Le palefrenier a claqué la langue pour arrêter son cheval. La route s’arrête ici, à l’entrée étroite d’un pont dont le nom signifie « balançoire ». Nous marchons sur des planches incertaines, au dessus du grondement des eaux en furie, assaillis par des dizaines de mendiants. De l’autre côté, des temples, des monastères enchâssés sur le bord du fleuve, hâvres de paix pour les bigots nationalistes. C’est aussi nul que Lourdes et tous les lieux de pélerinage, mais nous qui ne savons rien de rien y trouvons quelque chose d’exotique. D’ailleurs, ces lieux seront bientôt envahis par les babacools, junkies et autres nouvelles-frontiéristes. Pour l’instant, ni pélerin ni touriste, car une partie de la journée le ciel nous tombe sur la tête à grands seaux. Une eau tiède qui nous met le sang en ébullition.

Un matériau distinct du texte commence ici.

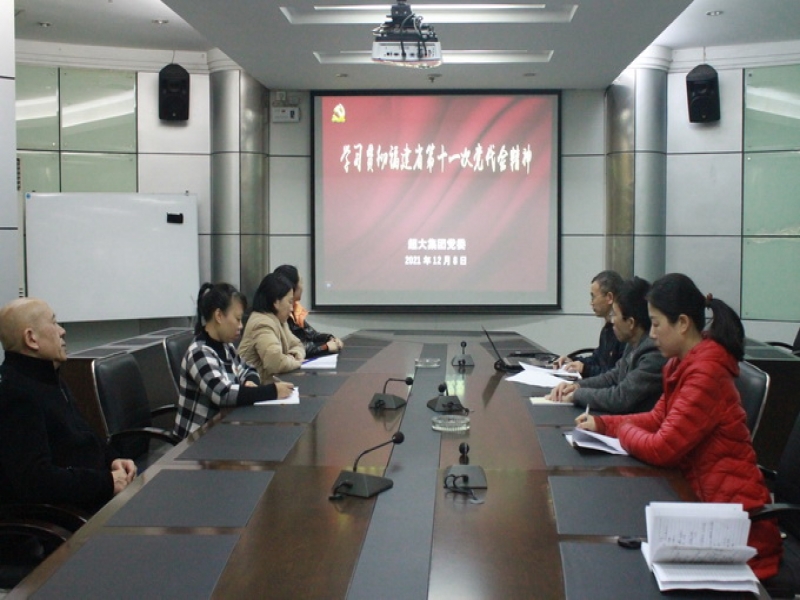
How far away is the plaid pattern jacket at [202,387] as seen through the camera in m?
3.14

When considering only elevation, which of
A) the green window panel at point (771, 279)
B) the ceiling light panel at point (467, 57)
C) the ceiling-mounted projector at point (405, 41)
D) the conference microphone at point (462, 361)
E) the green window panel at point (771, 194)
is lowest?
the conference microphone at point (462, 361)

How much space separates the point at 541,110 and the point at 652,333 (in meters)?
4.87

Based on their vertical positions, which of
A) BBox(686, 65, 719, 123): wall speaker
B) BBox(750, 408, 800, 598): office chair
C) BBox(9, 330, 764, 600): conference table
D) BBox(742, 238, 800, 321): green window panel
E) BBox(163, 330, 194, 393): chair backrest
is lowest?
BBox(750, 408, 800, 598): office chair

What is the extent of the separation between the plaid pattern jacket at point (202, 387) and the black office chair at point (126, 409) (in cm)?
10

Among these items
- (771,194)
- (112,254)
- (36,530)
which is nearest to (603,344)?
(36,530)

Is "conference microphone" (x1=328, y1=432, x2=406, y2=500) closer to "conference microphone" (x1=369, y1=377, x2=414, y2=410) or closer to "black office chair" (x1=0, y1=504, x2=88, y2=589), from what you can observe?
"black office chair" (x1=0, y1=504, x2=88, y2=589)

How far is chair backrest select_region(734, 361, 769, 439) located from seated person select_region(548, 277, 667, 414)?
0.32m

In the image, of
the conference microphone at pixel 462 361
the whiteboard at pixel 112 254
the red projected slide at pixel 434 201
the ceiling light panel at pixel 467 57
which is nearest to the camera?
the conference microphone at pixel 462 361

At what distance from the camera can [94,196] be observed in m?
6.52

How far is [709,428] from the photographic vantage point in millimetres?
2297

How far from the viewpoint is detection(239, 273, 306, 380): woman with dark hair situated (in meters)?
4.10

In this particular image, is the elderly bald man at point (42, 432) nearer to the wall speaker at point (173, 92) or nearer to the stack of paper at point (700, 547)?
the stack of paper at point (700, 547)

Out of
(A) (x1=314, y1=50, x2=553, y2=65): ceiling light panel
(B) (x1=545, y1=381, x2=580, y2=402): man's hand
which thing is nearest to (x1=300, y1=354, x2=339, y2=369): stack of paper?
(B) (x1=545, y1=381, x2=580, y2=402): man's hand

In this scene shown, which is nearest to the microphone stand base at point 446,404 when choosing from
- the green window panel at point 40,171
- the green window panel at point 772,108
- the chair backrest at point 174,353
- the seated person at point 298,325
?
the chair backrest at point 174,353
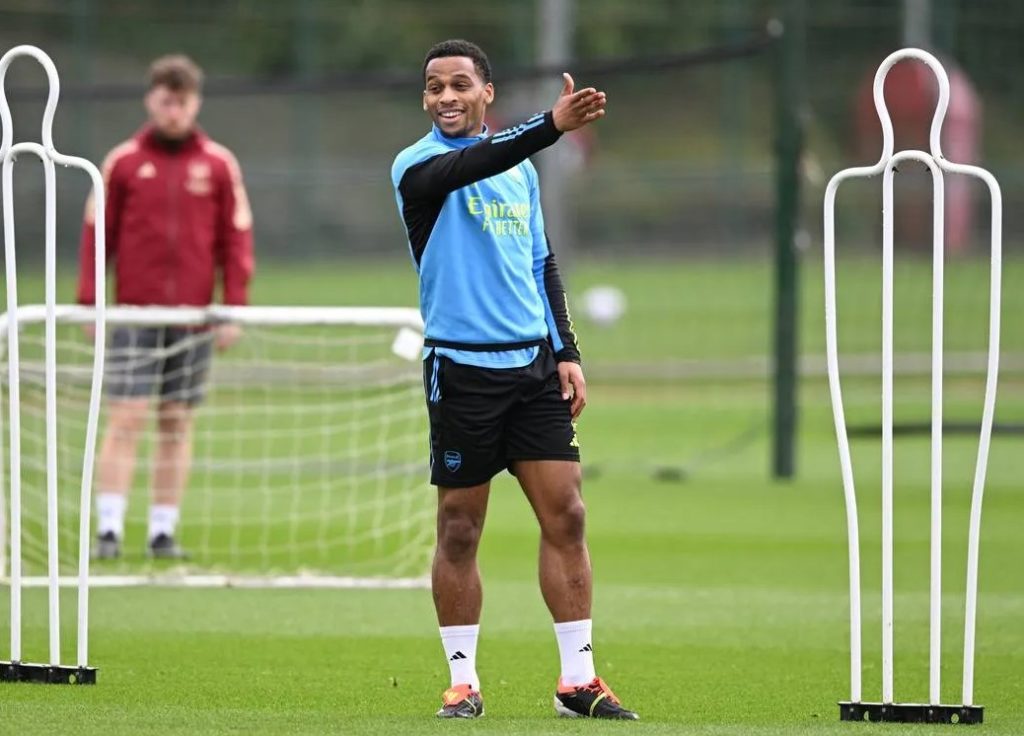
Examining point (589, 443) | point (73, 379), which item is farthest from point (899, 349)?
point (73, 379)

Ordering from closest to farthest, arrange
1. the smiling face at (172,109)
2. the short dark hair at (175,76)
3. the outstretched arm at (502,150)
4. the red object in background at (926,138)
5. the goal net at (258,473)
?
1. the outstretched arm at (502,150)
2. the goal net at (258,473)
3. the short dark hair at (175,76)
4. the smiling face at (172,109)
5. the red object in background at (926,138)

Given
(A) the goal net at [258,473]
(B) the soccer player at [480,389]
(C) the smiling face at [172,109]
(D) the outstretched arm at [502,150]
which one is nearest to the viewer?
(D) the outstretched arm at [502,150]

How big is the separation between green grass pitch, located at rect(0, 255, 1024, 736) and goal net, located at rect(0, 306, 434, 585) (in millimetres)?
519

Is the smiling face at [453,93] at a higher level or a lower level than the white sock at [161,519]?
higher

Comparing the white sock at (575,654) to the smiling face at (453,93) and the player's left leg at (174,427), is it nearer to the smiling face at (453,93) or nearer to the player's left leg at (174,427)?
the smiling face at (453,93)

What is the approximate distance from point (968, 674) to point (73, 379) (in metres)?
7.07

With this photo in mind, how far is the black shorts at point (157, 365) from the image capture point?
9719 mm

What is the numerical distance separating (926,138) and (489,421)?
15304mm

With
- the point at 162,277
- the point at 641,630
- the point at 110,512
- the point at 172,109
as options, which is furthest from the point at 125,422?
the point at 641,630

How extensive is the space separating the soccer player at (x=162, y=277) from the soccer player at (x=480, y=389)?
397 cm

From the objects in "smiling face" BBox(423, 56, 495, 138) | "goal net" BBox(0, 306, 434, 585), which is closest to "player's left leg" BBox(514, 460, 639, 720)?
"smiling face" BBox(423, 56, 495, 138)

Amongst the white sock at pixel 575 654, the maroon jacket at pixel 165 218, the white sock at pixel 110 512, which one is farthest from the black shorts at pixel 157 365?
the white sock at pixel 575 654

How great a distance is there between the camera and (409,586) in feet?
29.3

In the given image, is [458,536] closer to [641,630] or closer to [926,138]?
[641,630]
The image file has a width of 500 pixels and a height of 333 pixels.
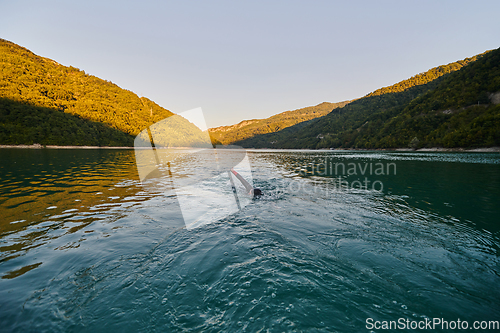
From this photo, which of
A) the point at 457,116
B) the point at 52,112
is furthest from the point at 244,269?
the point at 52,112

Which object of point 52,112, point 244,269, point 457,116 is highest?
point 52,112

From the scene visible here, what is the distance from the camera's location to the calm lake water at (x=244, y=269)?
11.7 ft

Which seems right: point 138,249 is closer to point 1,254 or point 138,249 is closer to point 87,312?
point 87,312

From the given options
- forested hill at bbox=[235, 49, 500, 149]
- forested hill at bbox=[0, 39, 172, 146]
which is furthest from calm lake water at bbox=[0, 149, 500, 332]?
forested hill at bbox=[0, 39, 172, 146]

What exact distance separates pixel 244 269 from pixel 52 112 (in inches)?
7002

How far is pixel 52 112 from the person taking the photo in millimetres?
124812

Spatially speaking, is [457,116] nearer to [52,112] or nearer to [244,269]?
[244,269]

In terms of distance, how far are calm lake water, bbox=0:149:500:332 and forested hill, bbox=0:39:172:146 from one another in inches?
5160

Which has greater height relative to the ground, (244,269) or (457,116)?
(244,269)

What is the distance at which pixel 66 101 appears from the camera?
160750 millimetres

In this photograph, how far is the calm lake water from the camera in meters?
3.57

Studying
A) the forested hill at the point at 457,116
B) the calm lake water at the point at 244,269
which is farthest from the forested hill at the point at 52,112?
the forested hill at the point at 457,116

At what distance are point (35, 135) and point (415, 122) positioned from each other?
665 ft

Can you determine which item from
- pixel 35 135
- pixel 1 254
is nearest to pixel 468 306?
pixel 1 254
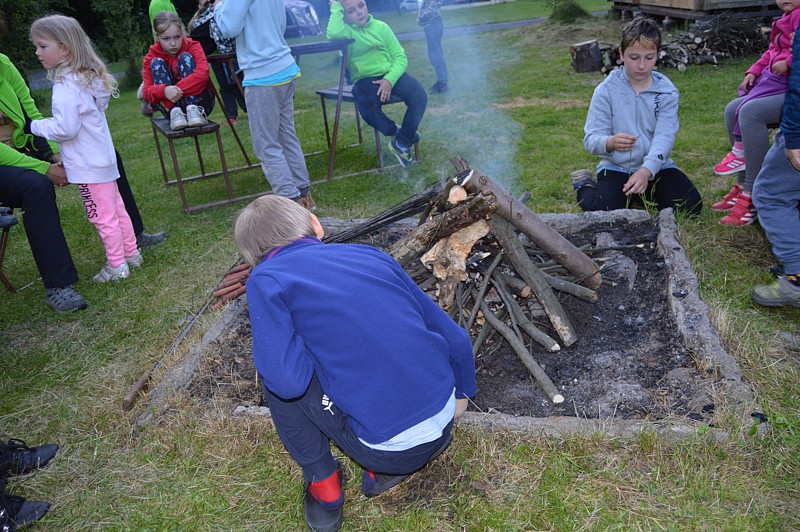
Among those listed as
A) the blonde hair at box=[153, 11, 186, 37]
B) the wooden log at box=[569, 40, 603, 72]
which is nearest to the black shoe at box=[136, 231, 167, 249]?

Nous avons commencé à suivre le fleuve sur un chemin sablonneux supposé nous mener à sa source, la tête remplie de récits de voyages plus ou moins fantaisistes. Un petit temple nous reçoit avec son bassin rempli d’eau claire et des jeunes filles qui viennent y remplir des cruches d’eau potable. Nous jouons à nous asperger pour faire disparaître les traces de sable de nos habits blancs. De blanc ils ont viré translucides et nous livrent un spectacle impudique. La sirène s’amuse de ma gêne et les jeunes filles s’éloignent en pouffant de rire.

Une heure plus tard, nous atteignons un vieux bâtiment proche d’une rivière qui se jette dans le fleuve sacré. C’est le « monastère des fleurs ». Un jeune moine nous offre l’hospitalité. Le soir, il me prend en aparté pour me convaincre de séjourner plus longtemps ; il m’explique, le regard pétillant, qu’il a eu pendant un mois la visite de « deux belles disciples italiennes ». C’est un peu trop pour moi. Le lendemain nous le remercions et reprenons la route dans la vallée de la rivière. Nous atteignons un hameau, deux ou trois chaumières au milieu des rizières, et une grange où s’abritent les animaux de trait. Nous avons renoncé aux nourritures terrestres, depuis le pont, vu qu’il n’y a rien à acheter dans la campagne. Il nous suffit de baigner dans l’ivresse de cette nature liquéfiée, si bien rendue sur les estampes chinoises ou coréennes. Je me suis plongé nu dans les tourbillons d’eau fraîche qui caressent mon ventre brûlant.

Un paysan nous offre fièrement l’hospitalité sous la grange. Quelle chance, il n’y a qu’un lit tissé de cordes qui vont nous serrer l’un contre l’autre. À côté du lit, un âne et un bœuf : personne ne me croira quand je raconterai ça !

Je ne me souviens pas si la lune était pleine car les nuages nous plongeaient dans l’obscurité. Notre désir a grandi, nos lèvres se sont rencontrées, scellant l’évidence de notre amour, et ne se sont pas quittées de la nuit. Nos corps, tendus sous les caresses, couverts de coton dans une étrange intimité.

Le lendemain nous avions des courbatures aux lèvres et nous avons continué notre pélerinage en silence.

Une éternité plus tard, nous sommes retournés au monastère des fleurs. Le moine frottait son gros bide à la calandre d’une jeep qu’il essayait de réparer. Le hameau avait disparu et personne n’en avait jamais entendu parler… Il y avait un joli petit chien blanc « laissé  par une Italienne » qui s’est empressé de faire l’amour à notre chienne. Un des enfants est encore avec nous, seul témoin de ce retour impossible.